Optional | list[string]

Technology dependencies. Each adds dashboard panels and alerts.

dependencies:
  - postgresql
  - redis
  - kafka

Supported values: See Technologies

resources

Optional | list[Resource]

Custom resource definitions.

SLO Resource

resources:
  - kind: SLO
    name: availability      # Unique name
    spec:
      objective: 99.95      # Target percentage
      window: 30d           # Time window
      threshold_ms: 200     # For latency SLOs
      indicator:
        type: availability  # availability, latency, throughput
        percentile: 99      # For latency SLOs
        query: |            # PromQL query
          sum(rate(...))

Alert Resource

resources:
  - kind: Alert
    name: high-error-rate
    spec:
      expr: |               # PromQL expression
        sum(rate(http_requests_total{status=~"5.."}[5m])) /
        sum(rate(http_requests_total[5m])) > 0.01
      for: 5m               # Duration before firing
      severity: critical    # critical, warning, info
      labels:
        team: payments
      annotations:
        summary: "High error rate"
        description: "{{ $value | humanizePercentage }}"

Dependencies Resource

resources:
  - kind: Dependencies
    name: upstream
    spec:
      services:
        - name: user-service
          criticality: high
        - name: inventory-service
          criticality: medium

environments

Optional | object

Environment-specific overrides:

environments:
  production:
    tier: critical
    resources:
      - kind: SLO
        name: availability
        spec:
          objective: 99.99

  staging:
    tier: standard
    resources:
      - kind: SLO
        name: availability
        spec:
          objective: 99.5

Complete Example

name: payment-api
team: payments
tier: critical
type: api
description: Handles payment processing

dependencies:
  - postgresql
  - redis

resources:
  - kind: SLO
    name: availability
    spec:
      objective: 99.95
      window: 30d
      indicator:
        type: availability
        query: |
          sum(rate(http_requests_total{service="payment-api",status!~"5.."}[5m])) /
          sum(rate(http_requests_total{service="payment-api"}[5m]))

  - kind: SLO
    name: latency-p99
    spec:
      objective: 99.0
      window: 30d
      threshold_ms: 200
      indicator:
        type: latency
        percentile: 99
        query: |
          histogram_quantile(0.99,
            sum by (le) (rate(http_request_duration_seconds_bucket{service="payment-api"}[5m]))
          )

  - kind: Alert
    name: high-error-rate
    spec:
      expr: |
        sum(rate(http_requests_total{service="payment-api",status=~"5.."}[5m])) /
        sum(rate(http_requests_total{service="payment-api"}[5m])) > 0.01
      for: 5m
      severity: critical

environments:
  production:
    resources:
      - kind: SLO
        name: availability
        spec:
          objective: 99.99

OpenSRM Format (srm/v1)

NthLayer also supports the OpenSRM format — a richer, namespaced schema that adds contracts, deployment gates, ownership, and cross-service validation.

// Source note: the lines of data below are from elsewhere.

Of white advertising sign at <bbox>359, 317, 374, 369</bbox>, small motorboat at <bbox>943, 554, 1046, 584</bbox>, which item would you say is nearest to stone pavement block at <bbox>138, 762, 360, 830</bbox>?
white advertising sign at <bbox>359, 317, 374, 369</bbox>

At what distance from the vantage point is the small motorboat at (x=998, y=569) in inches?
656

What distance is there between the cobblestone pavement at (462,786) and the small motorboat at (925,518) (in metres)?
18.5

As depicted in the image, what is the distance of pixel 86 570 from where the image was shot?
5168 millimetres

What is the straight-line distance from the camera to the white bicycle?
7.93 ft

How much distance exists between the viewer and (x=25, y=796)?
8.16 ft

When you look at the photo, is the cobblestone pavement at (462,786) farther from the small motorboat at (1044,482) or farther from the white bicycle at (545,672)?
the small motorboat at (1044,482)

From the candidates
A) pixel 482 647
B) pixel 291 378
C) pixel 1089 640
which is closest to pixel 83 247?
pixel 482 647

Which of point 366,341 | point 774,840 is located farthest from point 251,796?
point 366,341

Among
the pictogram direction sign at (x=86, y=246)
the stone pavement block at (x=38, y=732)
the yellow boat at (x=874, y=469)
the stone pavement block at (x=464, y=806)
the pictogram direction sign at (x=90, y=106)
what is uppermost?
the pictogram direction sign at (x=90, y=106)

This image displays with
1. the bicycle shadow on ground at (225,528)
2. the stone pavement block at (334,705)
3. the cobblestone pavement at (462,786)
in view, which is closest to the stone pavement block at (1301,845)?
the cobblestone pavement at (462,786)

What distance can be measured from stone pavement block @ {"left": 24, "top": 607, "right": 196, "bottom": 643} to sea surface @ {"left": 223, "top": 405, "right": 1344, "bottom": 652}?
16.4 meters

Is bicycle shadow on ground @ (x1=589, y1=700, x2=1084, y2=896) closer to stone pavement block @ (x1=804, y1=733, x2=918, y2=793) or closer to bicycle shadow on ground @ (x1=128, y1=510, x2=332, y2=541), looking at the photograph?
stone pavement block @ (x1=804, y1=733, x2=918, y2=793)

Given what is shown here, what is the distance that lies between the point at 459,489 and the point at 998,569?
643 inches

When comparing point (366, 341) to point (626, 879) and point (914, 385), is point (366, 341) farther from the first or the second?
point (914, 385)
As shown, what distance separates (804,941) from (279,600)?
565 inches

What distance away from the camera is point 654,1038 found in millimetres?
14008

Both formats are fully supported and auto-detected.

OpenSRM Schema

apiVersion: srm/v1
kind: ServiceReliabilityManifest

metadata:
  name: string              # Service identifier
  team: string              # Owning team
  tier: string              # critical, standard, low
  description: string       # Human-readable description
  labels: object            # Arbitrary key-value labels
  annotations: object       # Metadata annotations
  template: string          # Optional base template name

spec:
  type: string              # api, worker, stream, ai-gate, batch, database, web

  slos:                     # SLO definitions (map, not list)
    <slo-name>:
      target: number        # Target value
      window: string        # Time window (e.g. 30d)
      unit: string          # ms, percent (optional)
      percentile: string    # p50, p99, etc. (optional)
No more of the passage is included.